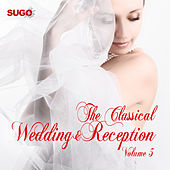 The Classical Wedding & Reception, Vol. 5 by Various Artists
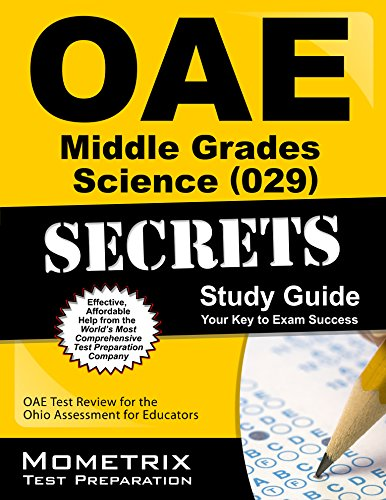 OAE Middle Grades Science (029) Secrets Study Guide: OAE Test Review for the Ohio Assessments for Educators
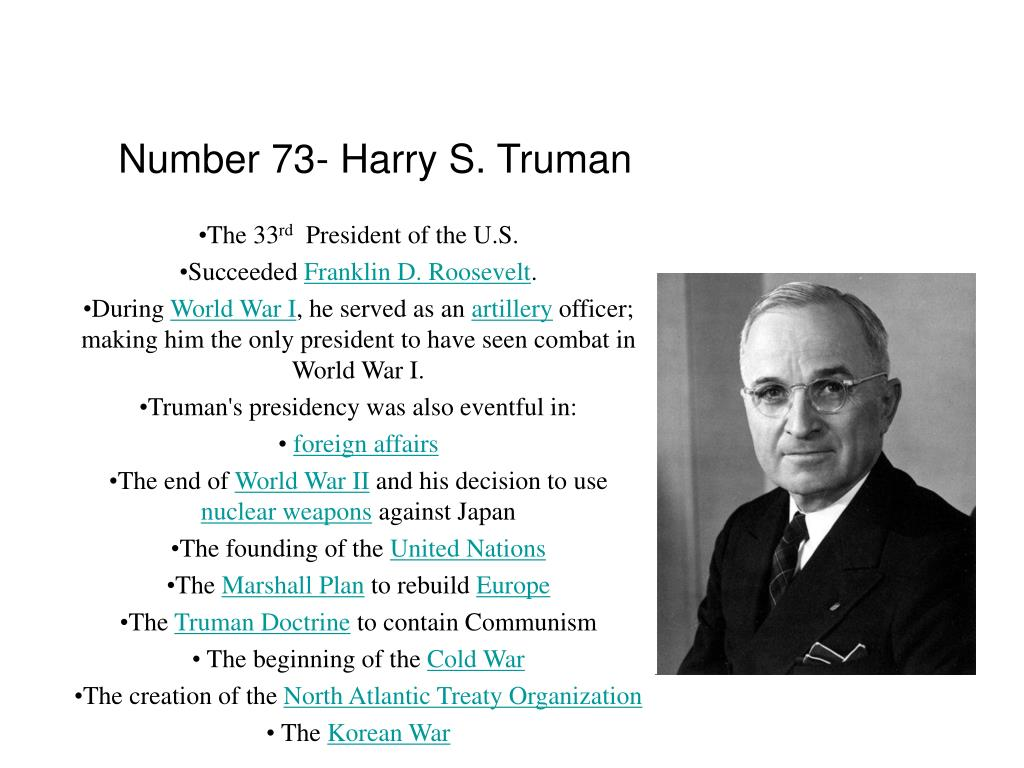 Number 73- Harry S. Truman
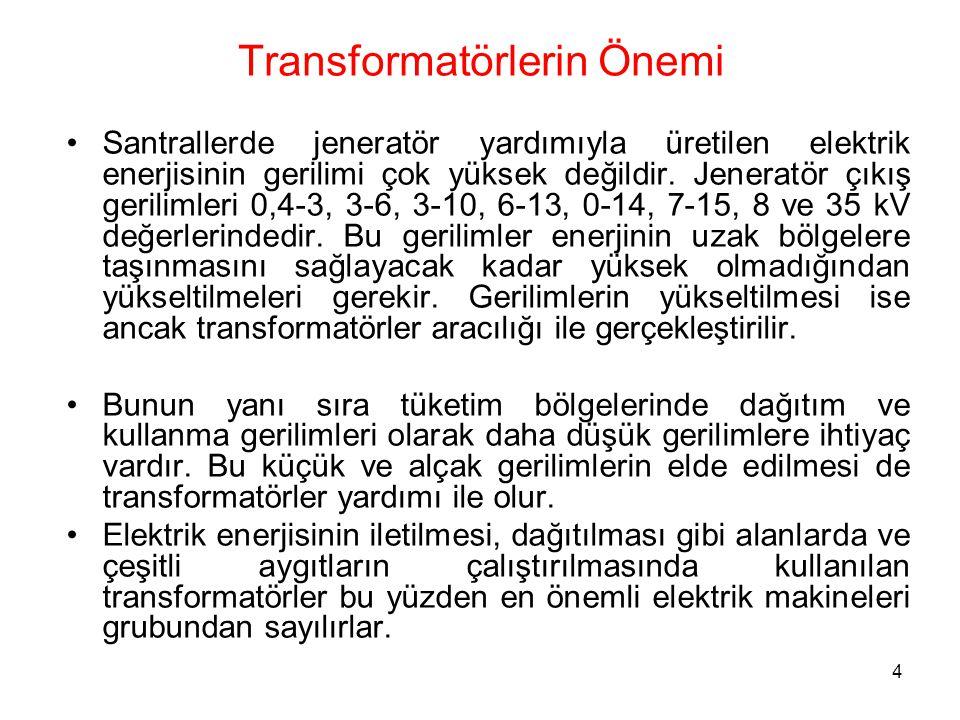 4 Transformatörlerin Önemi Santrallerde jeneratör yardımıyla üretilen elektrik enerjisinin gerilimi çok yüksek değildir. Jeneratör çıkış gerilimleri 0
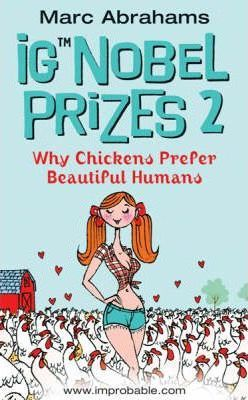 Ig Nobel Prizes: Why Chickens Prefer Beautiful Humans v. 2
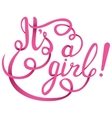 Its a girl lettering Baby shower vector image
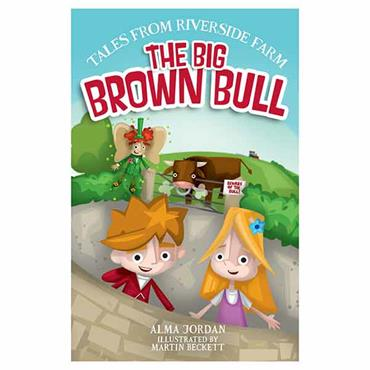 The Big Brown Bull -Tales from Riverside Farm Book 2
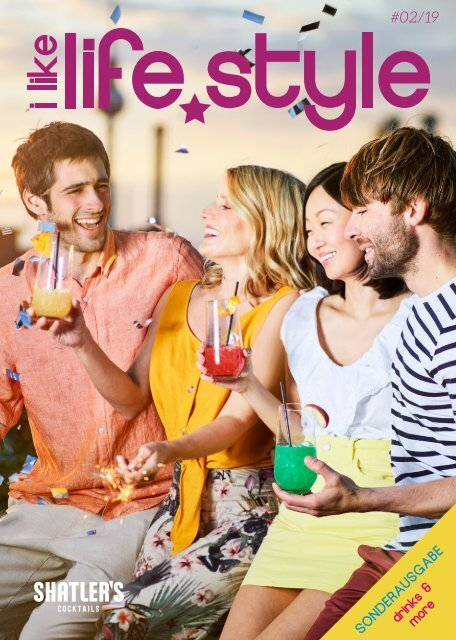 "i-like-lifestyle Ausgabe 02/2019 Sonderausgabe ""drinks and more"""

EXERCISE DESCRIPTION:
Give back exactly the lines from the line with "Ig Nobel Prizes: Why" through the end of the material above, and omit every picture.

FINISHED EXERCISE:
 Ig Nobel Prizes: Why Chickens Prefer Beautiful Humans v. 2
 Its a girl lettering Baby shower vector image
 The Big Brown Bull -Tales from Riverside Farm Book 2
 "i-like-lifestyle Ausgabe 02/2019 Sonderausgabe ""drinks and more"""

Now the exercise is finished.